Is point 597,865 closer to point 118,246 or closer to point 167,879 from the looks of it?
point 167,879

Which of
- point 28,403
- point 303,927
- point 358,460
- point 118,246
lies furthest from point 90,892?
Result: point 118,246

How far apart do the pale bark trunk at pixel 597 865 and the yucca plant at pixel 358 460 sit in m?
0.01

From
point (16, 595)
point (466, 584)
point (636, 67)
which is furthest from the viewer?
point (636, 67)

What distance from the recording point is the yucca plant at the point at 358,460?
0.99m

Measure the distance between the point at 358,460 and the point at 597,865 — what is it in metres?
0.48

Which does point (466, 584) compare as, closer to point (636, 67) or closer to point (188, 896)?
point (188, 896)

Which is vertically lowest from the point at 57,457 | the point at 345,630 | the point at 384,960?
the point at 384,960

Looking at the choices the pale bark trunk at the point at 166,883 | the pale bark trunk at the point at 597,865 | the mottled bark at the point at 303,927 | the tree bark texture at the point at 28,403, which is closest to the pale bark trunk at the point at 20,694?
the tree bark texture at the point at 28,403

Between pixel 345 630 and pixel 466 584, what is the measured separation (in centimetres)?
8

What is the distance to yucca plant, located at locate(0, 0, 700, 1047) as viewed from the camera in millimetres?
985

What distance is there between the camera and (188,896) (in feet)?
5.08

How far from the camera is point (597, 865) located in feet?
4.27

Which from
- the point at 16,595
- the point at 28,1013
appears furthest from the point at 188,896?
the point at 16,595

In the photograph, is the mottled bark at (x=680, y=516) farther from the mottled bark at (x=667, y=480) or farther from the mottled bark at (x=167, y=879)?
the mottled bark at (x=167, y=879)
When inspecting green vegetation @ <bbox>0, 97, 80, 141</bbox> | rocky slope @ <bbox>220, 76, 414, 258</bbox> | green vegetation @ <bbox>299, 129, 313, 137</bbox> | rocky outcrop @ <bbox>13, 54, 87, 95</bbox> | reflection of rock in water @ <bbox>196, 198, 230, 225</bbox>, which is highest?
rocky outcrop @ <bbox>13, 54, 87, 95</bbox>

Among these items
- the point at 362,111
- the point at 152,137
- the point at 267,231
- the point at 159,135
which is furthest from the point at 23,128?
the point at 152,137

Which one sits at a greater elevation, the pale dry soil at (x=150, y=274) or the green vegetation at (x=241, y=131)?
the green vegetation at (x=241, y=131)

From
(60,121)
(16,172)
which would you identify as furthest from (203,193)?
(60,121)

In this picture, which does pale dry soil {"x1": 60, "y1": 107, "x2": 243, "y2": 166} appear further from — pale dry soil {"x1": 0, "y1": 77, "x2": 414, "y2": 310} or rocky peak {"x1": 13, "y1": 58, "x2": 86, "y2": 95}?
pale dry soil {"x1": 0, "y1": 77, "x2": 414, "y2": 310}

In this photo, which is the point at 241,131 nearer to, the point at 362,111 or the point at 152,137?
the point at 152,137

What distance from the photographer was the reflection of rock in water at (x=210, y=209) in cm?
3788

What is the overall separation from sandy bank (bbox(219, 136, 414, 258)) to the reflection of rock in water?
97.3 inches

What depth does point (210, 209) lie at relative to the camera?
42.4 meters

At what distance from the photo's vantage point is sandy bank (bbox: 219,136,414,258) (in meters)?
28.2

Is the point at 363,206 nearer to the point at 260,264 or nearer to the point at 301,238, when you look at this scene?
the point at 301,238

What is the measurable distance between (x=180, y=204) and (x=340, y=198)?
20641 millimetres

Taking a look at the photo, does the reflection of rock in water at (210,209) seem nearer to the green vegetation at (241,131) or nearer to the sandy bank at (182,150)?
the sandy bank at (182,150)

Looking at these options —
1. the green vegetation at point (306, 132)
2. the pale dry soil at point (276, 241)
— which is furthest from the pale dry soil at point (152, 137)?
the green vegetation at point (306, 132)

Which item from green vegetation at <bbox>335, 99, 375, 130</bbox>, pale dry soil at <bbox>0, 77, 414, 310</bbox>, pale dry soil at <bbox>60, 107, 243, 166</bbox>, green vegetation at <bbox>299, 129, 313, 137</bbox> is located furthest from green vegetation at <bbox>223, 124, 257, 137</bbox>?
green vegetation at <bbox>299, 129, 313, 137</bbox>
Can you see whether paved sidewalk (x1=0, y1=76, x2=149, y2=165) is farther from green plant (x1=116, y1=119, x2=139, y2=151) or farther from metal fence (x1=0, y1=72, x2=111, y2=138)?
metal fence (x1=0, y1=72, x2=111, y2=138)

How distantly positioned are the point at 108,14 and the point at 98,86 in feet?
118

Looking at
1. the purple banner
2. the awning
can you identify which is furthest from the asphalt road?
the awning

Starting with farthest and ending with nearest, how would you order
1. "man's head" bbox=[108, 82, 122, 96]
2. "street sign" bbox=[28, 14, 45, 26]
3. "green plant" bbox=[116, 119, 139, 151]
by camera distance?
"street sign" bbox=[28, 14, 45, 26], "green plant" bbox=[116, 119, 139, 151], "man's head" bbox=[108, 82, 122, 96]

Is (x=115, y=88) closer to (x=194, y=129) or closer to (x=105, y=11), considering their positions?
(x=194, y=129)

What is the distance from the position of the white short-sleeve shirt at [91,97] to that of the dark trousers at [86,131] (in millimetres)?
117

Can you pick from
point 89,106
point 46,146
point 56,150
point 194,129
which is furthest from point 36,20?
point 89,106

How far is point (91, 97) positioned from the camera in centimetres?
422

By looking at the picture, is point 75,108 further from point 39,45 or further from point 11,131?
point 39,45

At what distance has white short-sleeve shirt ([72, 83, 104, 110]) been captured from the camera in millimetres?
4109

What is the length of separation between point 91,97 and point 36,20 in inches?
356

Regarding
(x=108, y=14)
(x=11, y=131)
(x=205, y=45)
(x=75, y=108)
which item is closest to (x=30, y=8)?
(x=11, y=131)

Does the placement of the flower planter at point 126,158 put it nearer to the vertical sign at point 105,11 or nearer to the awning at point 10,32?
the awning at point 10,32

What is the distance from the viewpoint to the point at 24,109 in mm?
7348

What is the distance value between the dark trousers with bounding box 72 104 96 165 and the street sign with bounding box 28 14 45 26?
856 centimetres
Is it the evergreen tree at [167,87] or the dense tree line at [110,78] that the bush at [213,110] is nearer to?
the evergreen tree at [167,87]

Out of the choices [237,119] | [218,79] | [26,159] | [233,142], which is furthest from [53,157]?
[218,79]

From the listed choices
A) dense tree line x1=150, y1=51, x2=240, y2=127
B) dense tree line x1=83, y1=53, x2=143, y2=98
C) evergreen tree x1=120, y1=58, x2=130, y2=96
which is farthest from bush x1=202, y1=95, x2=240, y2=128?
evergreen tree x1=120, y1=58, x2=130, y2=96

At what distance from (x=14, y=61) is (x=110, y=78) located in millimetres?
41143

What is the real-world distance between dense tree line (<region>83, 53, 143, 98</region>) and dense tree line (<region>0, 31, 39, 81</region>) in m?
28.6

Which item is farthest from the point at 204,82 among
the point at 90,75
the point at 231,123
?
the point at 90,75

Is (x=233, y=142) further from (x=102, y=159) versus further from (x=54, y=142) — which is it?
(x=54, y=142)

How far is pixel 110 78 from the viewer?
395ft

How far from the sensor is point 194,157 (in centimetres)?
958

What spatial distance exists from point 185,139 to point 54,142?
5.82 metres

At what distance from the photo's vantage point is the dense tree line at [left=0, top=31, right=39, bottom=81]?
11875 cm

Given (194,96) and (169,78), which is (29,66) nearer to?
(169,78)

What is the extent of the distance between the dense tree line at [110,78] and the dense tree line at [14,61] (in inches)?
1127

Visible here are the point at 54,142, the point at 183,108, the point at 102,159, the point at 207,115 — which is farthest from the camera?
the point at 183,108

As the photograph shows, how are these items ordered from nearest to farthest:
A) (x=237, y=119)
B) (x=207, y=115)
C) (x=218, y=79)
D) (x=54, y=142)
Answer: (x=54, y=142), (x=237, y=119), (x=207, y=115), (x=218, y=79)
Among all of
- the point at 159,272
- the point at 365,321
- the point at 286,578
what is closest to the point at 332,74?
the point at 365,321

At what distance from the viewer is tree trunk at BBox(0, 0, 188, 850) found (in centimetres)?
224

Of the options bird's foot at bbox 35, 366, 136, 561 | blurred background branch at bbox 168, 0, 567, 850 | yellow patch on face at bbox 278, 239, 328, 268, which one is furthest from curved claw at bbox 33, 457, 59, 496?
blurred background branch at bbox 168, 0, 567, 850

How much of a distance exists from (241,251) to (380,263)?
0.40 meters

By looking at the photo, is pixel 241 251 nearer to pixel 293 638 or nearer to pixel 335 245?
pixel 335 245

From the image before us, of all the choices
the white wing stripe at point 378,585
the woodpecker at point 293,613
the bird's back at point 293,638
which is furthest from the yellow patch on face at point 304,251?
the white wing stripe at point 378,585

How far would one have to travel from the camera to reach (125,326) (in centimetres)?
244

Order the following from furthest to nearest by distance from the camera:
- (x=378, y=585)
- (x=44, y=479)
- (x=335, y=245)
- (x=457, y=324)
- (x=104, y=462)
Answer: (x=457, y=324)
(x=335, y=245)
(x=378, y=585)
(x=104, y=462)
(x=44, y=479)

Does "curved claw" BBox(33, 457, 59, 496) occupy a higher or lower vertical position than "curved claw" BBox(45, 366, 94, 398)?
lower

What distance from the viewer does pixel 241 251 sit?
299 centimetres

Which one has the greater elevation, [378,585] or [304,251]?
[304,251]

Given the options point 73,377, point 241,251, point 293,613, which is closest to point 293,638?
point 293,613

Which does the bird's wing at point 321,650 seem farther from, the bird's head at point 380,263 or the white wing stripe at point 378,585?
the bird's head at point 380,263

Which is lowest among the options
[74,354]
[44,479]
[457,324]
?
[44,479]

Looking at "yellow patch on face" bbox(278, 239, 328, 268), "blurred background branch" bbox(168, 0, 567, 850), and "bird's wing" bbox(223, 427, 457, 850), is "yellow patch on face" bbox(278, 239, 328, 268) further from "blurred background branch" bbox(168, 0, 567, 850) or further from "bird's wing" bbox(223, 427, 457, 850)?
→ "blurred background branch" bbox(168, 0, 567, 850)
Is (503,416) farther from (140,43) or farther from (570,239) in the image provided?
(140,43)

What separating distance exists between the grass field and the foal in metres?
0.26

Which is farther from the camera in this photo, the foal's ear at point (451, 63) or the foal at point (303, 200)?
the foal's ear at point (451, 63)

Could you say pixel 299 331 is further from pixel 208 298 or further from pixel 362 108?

════════

* _Lo que harás_
Transcribe sin ningún cambio las líneas que van desde la que contiene "Which one sits" hasta la que contiene "97.3 inches", ambas incluidas.

* _La respuesta_
Which one sits at a greater elevation, the pale dry soil at (x=150, y=274) or the green vegetation at (x=241, y=131)?
the green vegetation at (x=241, y=131)

From
(60,121)
(16,172)
which would you identify as furthest from (203,193)?
(60,121)

In this picture, which does pale dry soil {"x1": 60, "y1": 107, "x2": 243, "y2": 166} appear further from — pale dry soil {"x1": 0, "y1": 77, "x2": 414, "y2": 310} or rocky peak {"x1": 13, "y1": 58, "x2": 86, "y2": 95}?
pale dry soil {"x1": 0, "y1": 77, "x2": 414, "y2": 310}

In this photo, which is the point at 241,131 nearer to, the point at 362,111 or the point at 152,137?
the point at 152,137

What distance from the photographer was the reflection of rock in water at (x=210, y=209) in cm?
3788

What is the overall separation from sandy bank (bbox(219, 136, 414, 258)) to the reflection of rock in water?
97.3 inches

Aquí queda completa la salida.